[Effect of ω-3 polyunsaturated fatty acids on predictors of sudden cardiac death in patients with ischemic heart disease and ventricular rhythm disturbances]

Kardiologiia. 2012;52(7):14-21.
[Article in Russian]

Abstract

Objective: To assess the dynamics of non-invasive electrophysiologic (ventricular arrhythmias, HRV, HRT, mTWA) and humoral (red blood cells ω-3 index) SCD predictors at the background of therapy with ω-3 PUFA in patients with iscemic heart disease and ventricular arrhythmias.

Materials and methods: The study included 80 patients.

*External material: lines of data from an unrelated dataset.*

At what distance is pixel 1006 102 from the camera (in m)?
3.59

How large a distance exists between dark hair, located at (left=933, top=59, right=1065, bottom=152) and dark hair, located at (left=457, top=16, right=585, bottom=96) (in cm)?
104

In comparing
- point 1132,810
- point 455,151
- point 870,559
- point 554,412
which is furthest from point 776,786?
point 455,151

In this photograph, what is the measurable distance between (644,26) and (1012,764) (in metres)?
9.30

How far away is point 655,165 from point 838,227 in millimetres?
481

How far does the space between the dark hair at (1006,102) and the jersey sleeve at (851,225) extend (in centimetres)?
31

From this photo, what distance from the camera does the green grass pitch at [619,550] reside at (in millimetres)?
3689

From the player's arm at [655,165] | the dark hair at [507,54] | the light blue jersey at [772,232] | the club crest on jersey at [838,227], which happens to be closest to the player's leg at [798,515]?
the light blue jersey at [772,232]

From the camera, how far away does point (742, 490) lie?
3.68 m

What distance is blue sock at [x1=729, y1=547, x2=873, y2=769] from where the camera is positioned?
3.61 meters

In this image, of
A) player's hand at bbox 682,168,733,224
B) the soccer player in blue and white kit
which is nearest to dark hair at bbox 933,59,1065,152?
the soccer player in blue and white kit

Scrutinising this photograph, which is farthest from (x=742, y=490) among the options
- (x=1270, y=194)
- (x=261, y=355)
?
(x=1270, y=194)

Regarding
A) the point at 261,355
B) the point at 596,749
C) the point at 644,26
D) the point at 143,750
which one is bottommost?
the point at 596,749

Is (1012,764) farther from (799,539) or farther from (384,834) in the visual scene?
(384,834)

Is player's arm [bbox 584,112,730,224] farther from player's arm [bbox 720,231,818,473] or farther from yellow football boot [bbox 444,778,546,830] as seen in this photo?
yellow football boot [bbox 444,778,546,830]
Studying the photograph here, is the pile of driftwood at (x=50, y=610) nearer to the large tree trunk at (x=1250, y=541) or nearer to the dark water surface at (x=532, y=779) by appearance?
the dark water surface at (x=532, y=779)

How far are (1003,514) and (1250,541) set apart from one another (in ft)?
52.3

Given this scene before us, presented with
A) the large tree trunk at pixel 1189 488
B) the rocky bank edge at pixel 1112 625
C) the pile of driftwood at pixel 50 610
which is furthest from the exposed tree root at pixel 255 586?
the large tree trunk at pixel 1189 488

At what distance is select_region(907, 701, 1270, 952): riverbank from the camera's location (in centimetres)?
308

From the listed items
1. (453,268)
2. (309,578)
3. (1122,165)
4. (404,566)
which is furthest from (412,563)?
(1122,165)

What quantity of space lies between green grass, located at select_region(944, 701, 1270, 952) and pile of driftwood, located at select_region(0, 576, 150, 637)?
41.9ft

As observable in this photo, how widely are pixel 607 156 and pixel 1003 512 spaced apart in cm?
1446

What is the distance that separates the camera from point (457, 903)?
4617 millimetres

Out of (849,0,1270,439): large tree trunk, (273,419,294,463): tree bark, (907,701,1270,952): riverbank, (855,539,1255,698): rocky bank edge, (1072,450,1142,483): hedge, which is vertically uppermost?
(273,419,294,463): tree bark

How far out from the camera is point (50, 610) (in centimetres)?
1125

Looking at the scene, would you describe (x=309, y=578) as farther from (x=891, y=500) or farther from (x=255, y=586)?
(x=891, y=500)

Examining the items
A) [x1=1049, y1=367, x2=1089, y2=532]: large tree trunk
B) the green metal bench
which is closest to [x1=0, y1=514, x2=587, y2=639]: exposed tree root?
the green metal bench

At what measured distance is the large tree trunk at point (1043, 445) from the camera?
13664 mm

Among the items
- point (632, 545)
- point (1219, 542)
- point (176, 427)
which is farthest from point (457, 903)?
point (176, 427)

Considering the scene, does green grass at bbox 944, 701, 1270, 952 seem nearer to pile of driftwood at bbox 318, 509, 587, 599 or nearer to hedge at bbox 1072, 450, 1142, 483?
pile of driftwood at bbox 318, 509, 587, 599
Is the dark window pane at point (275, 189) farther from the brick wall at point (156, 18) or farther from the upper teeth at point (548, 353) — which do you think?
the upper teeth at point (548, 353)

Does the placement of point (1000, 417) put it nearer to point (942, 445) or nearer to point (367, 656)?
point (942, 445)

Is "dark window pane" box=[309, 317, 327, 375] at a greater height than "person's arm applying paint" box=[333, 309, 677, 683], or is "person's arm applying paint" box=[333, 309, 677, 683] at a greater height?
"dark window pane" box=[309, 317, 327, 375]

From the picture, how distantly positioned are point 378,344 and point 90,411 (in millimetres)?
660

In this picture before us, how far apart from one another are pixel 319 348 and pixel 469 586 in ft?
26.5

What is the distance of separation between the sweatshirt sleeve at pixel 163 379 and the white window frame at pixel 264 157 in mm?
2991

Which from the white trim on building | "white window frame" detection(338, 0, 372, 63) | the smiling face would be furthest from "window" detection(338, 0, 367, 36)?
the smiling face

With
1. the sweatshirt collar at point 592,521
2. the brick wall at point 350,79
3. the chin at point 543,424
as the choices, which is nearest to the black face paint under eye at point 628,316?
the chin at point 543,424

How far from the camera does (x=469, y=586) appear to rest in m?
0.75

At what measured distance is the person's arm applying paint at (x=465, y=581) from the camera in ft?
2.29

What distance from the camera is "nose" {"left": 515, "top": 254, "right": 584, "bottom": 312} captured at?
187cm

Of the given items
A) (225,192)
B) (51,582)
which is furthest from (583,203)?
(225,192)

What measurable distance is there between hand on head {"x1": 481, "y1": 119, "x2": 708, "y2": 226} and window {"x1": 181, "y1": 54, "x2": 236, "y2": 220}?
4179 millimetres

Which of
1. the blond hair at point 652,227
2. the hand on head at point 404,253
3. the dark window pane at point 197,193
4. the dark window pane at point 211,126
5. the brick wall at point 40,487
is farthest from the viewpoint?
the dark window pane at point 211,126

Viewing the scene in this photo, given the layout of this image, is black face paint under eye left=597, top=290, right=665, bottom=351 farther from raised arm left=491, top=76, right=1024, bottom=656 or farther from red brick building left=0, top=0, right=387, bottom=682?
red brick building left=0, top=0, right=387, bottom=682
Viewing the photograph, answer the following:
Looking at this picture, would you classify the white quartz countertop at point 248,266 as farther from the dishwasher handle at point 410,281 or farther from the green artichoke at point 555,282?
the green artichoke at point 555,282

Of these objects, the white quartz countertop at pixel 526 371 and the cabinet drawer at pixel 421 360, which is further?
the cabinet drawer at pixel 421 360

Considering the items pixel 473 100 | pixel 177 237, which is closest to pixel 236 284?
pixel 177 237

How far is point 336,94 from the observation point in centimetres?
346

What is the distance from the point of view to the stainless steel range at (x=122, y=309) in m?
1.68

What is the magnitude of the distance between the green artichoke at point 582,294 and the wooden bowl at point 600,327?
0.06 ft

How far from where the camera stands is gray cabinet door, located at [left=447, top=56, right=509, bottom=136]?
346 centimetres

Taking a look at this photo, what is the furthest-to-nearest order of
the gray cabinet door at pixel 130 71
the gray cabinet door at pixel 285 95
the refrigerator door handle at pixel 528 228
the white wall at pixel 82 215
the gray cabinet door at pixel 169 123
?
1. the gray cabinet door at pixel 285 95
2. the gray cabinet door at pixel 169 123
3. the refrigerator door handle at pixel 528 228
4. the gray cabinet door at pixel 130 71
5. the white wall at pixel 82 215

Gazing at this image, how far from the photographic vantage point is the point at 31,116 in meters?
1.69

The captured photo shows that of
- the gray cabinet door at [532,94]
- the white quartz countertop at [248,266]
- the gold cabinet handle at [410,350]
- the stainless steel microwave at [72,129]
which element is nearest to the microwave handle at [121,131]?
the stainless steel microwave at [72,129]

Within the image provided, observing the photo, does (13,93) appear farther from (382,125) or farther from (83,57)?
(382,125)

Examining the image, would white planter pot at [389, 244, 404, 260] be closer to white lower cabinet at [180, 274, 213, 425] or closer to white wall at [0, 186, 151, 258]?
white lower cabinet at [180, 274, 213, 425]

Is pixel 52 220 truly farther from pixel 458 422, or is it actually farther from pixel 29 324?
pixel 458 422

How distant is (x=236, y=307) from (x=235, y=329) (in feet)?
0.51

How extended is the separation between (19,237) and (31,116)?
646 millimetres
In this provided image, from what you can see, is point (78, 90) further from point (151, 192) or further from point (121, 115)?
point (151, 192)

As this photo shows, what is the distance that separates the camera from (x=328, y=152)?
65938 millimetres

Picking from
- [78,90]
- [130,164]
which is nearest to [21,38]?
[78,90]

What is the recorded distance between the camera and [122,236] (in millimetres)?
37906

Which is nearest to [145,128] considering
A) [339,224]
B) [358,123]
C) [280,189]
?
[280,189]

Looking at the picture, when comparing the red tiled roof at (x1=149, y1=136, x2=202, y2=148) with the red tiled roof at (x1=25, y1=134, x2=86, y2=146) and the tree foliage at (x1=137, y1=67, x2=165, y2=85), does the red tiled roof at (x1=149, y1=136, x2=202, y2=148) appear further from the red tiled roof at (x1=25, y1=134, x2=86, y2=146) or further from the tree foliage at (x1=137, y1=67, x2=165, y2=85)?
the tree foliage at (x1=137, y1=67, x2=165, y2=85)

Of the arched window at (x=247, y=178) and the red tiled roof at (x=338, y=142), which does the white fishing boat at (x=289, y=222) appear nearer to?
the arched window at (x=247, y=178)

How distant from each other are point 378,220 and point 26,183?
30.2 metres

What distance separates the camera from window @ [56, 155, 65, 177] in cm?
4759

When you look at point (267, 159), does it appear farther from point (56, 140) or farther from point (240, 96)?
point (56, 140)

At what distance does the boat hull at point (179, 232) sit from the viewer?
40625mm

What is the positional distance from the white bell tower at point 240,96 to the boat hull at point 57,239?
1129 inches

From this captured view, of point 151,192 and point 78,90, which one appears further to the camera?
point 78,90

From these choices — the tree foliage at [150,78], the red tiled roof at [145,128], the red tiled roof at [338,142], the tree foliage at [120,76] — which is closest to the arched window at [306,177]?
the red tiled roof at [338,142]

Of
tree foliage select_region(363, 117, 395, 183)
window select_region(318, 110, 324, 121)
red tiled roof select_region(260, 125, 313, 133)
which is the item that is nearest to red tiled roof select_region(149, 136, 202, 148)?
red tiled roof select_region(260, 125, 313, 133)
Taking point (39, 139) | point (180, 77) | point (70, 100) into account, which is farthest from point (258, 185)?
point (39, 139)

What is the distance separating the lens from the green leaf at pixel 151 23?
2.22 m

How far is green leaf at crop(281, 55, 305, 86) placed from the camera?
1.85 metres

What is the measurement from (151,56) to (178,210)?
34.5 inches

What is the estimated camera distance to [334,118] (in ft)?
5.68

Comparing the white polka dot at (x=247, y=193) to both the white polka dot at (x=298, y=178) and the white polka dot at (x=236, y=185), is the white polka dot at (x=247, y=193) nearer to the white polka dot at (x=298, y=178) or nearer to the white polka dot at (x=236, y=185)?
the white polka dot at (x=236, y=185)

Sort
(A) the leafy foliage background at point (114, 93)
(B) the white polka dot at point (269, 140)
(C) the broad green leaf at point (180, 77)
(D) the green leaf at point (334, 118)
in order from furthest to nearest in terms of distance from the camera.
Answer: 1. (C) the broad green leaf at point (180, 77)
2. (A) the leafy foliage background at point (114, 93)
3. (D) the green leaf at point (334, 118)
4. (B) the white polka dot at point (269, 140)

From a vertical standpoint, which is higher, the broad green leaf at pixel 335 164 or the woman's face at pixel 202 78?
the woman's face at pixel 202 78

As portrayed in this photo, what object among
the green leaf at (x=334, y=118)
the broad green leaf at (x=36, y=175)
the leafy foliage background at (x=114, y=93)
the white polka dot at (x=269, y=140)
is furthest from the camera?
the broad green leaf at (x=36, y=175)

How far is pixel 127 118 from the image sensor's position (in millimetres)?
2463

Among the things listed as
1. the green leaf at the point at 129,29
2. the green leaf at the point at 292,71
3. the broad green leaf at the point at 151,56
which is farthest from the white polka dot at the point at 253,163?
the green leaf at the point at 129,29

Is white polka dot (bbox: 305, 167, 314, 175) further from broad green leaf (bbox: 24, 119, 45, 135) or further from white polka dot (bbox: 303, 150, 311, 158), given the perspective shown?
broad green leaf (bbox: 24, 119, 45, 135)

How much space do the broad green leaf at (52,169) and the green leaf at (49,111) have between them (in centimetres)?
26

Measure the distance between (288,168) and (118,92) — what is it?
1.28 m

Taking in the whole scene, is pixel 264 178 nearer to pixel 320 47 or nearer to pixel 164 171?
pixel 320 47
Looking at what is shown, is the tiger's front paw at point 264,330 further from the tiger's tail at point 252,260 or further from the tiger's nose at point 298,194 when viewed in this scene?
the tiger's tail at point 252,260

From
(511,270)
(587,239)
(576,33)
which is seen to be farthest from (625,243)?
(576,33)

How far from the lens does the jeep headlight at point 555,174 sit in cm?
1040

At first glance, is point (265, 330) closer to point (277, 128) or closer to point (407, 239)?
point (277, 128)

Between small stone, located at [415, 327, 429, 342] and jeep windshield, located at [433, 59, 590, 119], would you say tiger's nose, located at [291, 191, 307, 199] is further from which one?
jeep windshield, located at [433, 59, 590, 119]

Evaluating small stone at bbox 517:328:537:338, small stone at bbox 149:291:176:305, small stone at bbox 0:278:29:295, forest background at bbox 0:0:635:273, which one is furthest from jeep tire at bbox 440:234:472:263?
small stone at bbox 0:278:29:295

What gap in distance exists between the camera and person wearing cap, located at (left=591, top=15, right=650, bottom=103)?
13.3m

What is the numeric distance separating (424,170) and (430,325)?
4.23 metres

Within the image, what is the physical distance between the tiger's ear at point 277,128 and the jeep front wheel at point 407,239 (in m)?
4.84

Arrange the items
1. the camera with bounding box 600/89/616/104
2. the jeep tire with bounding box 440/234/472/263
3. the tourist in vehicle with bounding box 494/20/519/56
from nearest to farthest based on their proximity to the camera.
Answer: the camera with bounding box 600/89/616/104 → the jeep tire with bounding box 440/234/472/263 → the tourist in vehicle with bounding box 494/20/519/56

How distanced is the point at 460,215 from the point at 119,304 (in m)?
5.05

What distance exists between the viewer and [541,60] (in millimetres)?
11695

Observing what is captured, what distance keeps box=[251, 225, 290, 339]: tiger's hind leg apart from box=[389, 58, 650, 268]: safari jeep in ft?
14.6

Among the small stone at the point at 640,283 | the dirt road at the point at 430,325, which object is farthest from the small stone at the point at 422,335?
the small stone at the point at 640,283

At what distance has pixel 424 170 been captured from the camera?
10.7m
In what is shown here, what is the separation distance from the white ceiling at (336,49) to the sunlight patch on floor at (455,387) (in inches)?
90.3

Inclusion criteria were: documented IHD (history of myocardial infarction, stable angina, previous surgical intervention on coronary arteries (coronary artery bypass grafting [CABG], percutaneous coronary intervention [PCI]), positive stress tests, signs of IHD in coronary angiography or computer tomography of coronary arteries; ventricular arrhythmias, according to registered Holter monitoring (PVCs in the number of 250 or more per day and /or intermittent ventricular tachycardia paroxysms); continuous antiarrhytmic therapy for at least 1 month before inclusion (ω-blockers and /or amiodarone), 4) informed consent to participate in the study.

Results: All criteria for a good anti-arrhythmic effect (reducing the number of PVCs by 75% and more, paired PVCs by 90% or more, the complete elimination of unstable ventricular tachycardia paroxysms) after 3 months of therapy were observed in 16% of patients, and 6 months after - in 46%. A small but significant increase in the number of PVCs, paired PVCs and ventricular tachycardia paroxysms was noted in the control group. As a result, after 6 months of observation the mean SDNN in patients taking ω-3 PUFA, significantly exceeded the value of the one in the control group. Six months after, the mean value of TO was significantly lower and the mean value of TS - higher than in the control group. After 6 months of therapy with ω-3 PUFA it a significant increase of red blood cells ω-3 index was show by increasing the value of both EPA (an average of 78%) and DHA (an average of 42 %).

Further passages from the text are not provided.